Verdun : courage, on les aura !

21 Février 2016, 12:30pm

Publié par Thomas Joly

Il y a un siècle commençait l’une des plus grandes batailles de la France : pour arrêter l’envahissement de ceux que l’on appelait barbares. Le courage et l’abnégation des soldats français vont éviter la rupture du front.

Ce 21 février 1916 à 7h15 du matin, un bombardement d’une violence inouïe s’abattait sur le bois des Caures au nord de Verdun. Pour résister, quelques bataillons de chasseurs. Quatre jours plus tard, le fort de Douaumont sera pris ; la bataille s’étendra ensuite rive gauche de la Meuse au Mort-Homme et à la cote 304. Face aux divisions allemandes commandées par le Kronprinz et Falkenhayn, l’armée française va s’organiser avec les généraux de Castelnau et Pétain, puis Nivelle et Mangin ; et les soldats français vont répondre à cette agression par leur courage et leur sens du devoir.

Pour illustrer ces faits, voici quelques exemples qui honorent la mémoire des morts et des blessés. D’abord le lieutenant-colonel Driant, qui va résister au premier choc à la tête des 56e et 59e bataillons de chasseurs à pied. Voici un député cohérent, droit dans ses guêtres, qui a mis ses convictions au service de son pays. Il avait quitté les bancs de l’Assemblée nationale pour rejoindre les soldats au fond des tranchées boueuses. Il va y laisser sa vie, mais grâce à la détermination de ses hommes et malgré leur sous-effectif, ce sacrifice permettra de gagner de précieuses heures pour faire monter en ligne les renforts français.

Ensuite, des aumôniers brancardiers dont on ne parle pas souvent. Leur rôle est d’aller chercher les blessés entre les premières lignes, l’endroit le plus dangereux. C’est le cas du jésuite Paul Doncoeur, qui sauvera de nombreuses vies par son abnégation ; après la guerre, il exigera de la IIIe République que l’on reconnaisse le sang versé des catholiques. Regardons aussi le père Daniel Brottier, aumônier catholique, protégé par sainte Thérèse de l’Enfant-Jésus et qui donnera une nouvelle vie aux apprentis orphelins d’Auteuil.

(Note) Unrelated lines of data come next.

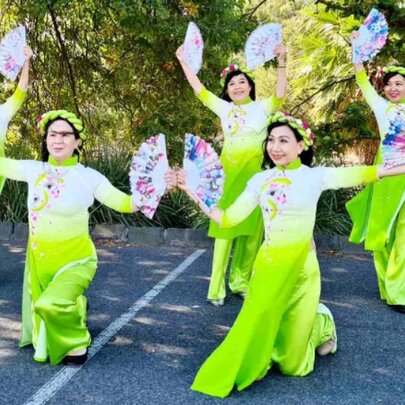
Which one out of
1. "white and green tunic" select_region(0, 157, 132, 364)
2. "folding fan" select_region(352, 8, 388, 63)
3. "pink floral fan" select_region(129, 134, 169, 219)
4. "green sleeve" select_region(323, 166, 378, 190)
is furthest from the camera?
"folding fan" select_region(352, 8, 388, 63)

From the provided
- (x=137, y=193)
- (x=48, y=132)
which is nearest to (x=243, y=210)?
(x=137, y=193)

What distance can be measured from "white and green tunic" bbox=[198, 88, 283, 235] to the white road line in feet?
2.76

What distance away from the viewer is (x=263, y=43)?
512 centimetres

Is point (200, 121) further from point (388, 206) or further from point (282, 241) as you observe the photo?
point (282, 241)

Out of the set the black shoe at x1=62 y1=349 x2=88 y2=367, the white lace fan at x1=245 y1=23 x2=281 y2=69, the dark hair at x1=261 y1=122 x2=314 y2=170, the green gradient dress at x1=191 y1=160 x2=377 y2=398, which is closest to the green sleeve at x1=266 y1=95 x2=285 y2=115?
the white lace fan at x1=245 y1=23 x2=281 y2=69

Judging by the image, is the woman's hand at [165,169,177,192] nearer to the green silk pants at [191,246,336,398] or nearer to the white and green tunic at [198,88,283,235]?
A: the green silk pants at [191,246,336,398]

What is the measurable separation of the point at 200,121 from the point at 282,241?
515 centimetres

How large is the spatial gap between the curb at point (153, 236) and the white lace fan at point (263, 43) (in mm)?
2905

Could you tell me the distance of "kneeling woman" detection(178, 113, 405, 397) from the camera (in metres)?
3.49

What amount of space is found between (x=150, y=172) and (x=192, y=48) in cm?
176

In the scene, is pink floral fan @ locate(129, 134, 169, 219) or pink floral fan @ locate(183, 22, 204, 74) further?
pink floral fan @ locate(183, 22, 204, 74)

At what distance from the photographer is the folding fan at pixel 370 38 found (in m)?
4.94

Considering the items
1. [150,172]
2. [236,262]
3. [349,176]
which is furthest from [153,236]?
[349,176]

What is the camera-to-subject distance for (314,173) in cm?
367
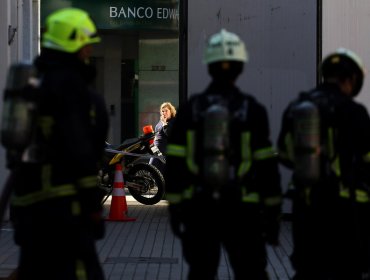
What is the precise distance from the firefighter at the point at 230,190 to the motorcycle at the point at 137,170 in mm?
9482

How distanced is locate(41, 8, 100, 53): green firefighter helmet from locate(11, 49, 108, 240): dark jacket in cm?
20

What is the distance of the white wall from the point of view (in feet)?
43.0

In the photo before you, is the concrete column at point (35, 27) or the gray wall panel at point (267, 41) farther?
the concrete column at point (35, 27)

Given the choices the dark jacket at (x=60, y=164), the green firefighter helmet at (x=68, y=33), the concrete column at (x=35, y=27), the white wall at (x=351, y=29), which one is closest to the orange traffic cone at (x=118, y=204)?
the concrete column at (x=35, y=27)

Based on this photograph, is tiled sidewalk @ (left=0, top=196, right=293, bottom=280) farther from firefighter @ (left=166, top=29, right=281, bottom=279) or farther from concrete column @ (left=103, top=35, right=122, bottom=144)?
concrete column @ (left=103, top=35, right=122, bottom=144)

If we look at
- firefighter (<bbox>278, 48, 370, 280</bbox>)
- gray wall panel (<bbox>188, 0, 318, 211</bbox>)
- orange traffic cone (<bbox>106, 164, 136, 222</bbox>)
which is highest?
gray wall panel (<bbox>188, 0, 318, 211</bbox>)

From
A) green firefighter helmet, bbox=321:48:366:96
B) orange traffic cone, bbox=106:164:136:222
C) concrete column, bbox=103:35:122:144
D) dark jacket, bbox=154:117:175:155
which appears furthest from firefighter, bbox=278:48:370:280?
concrete column, bbox=103:35:122:144

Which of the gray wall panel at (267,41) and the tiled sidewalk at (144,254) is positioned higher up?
the gray wall panel at (267,41)

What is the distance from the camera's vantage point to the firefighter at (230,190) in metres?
6.13

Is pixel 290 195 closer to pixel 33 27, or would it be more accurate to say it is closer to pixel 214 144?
pixel 214 144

Enfin, pensons aux soldats. Le sous-lieutenant Adrien Henry, convalescent de trois blessures en Champagne, avancera son retour au 361e régiment d’infanterie pour participer aux contre-attaques sur les flancs de Douaumont, du côté de la carrière d’Haudromont. Il sera enterré vivant suite à la percussion d’un obus de 77 tombé sur la sape. Il s’en sortira puis sera blessé gravement à une jambe et fait prisonnier un soir du mois de mai. Il s’évadera et repassera de nuit au travers des lignes avec une jambe sous attelle, au prix de fatigue, de soif et de peur, pour continuer le combat dans sa Lorraine natale. Quant à son ami d’enfance, l’adjudant Tronville, il sera mitraillé sur les barbelés en sortant des tranchées, alors qu’il encourageait ses hommes en s’écriant « En avant ! En avant ! » Son nom est sur le monument aux morts de son village, Lacroix-sur-Meuse.

Aujourd’hui, que nous disent ces hommes ? Courage, abnégation, sens du devoir pour leur patrie. L’Histoire de France a ses grands moments, ses victoires gagnées dans la douleur, ses héros méconnus. On peut en être fiers aujourd’hui.